**Direction 1**
Using the essay on pens below, decide whether each of these statements agrees with it: (a) Stuart Hall wrote with green Pentel R50 ball pens. (b) David Astor supplied Orwell with fountain pens. (c) Winston Smith chooses an ink-pencil for his secret diary. Answer yes or no for each, and quote the deciding words from the essay.

--------------------

Skip to main content
SearchLoginLogin or Signup

21 March: That Special Pen

Published onJul 09, 2019
21 March: That Special Pen

I have always had a weakness for a nice pen. They don’t have to be expensive ones to qualify: a fibre tip Pentel or a smooth writing gell roller nib will do just fine. It is something about the smoothness of how they write and the flow of the ink as it moves over the paper. Whenever I visit a university overseas I always make sure to go hunting in the college shop for an exotic pen. It is only recently that I have come to appreciate quite how widespread this kind of stationery fetishism is among writers and academics. Maybe it shouldn’t be surprising that as writers we fetishize the main tool of our trade. After all pens are the tongue of the mind as Cervantes once put it.

There is a beautiful picture of Simone De Beauvoir sitting in Café de Flore, Paris holding her Esterbrook fountain pen over a blank sheet of paper. It is a wonderful portrait of an intellectual at work. A stylish pen is not compulsory and many great thinkers used more humble writing implements. For example, Stuart Hall wrote with green Pentel R50 ball pens producing thick lines that made his scratchy handwriting barely legible. When George Orwell was too sick with tuberculosis to use a typewriter David Astor supplied him with biros – which were recent invention in the late forties – so that he could continue to work, although tellingly, Orwell’s protagonist in Nineteen Eight-four, Winston Smith, chooses a nib ink-pen instead of an ‘ink-pencil’ to write his seditious secret diary. This ‘archaic instrument’ provides a weapon to strike back at doublethink. With this pen he printed the fateful words ‘DOWN WITH BIG BROTHER’.

--------------------

**Direction 2**
Recast the lines of the records below as a Markdown table with the columns Row and Line, where Row is the row number and Line is the text of that line, and leave out any blank lines.

**Data supplied**
--------------------

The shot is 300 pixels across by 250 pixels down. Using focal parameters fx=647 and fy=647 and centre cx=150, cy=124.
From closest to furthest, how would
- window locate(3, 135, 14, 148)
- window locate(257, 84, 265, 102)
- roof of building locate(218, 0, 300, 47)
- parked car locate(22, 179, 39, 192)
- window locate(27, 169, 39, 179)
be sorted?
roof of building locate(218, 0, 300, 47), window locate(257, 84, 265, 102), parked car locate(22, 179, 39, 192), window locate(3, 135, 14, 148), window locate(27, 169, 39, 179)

--------------------

**Answer 1**
(a) Yes: "Stuart Hall wrote with green Pentel R50 ball pens"
(b) No: "David Astor supplied him with biros"
(c) No: "chooses a nib ink-pen instead of an ‘ink-pencil’ to write his seditious secret diary"

**Answer 2**
| Row | Line |
|---|---|
| 1 | The shot is 300 pixels across by 250 pixels down. Using focal parameters fx=647 and fy=647 and centre cx=150, cy=124. |
| 2 | From closest to furthest, how would |
| 3 | - window locate(3, 135, 14, 148) |
| 4 | - window locate(257, 84, 265, 102) |
| 5 | - roof of building locate(218, 0, 300, 47) |
| 6 | - parked car locate(22, 179, 39, 192) |
| 7 | - window locate(27, 169, 39, 179) |
| 8 | be sorted? |
| 9 | roof of building locate(218, 0, 300, 47), window locate(257, 84, 265, 102), parked car locate(22, 179, 39, 192), window locate(3, 135, 14, 148), window locate(27, 169, 39, 179) |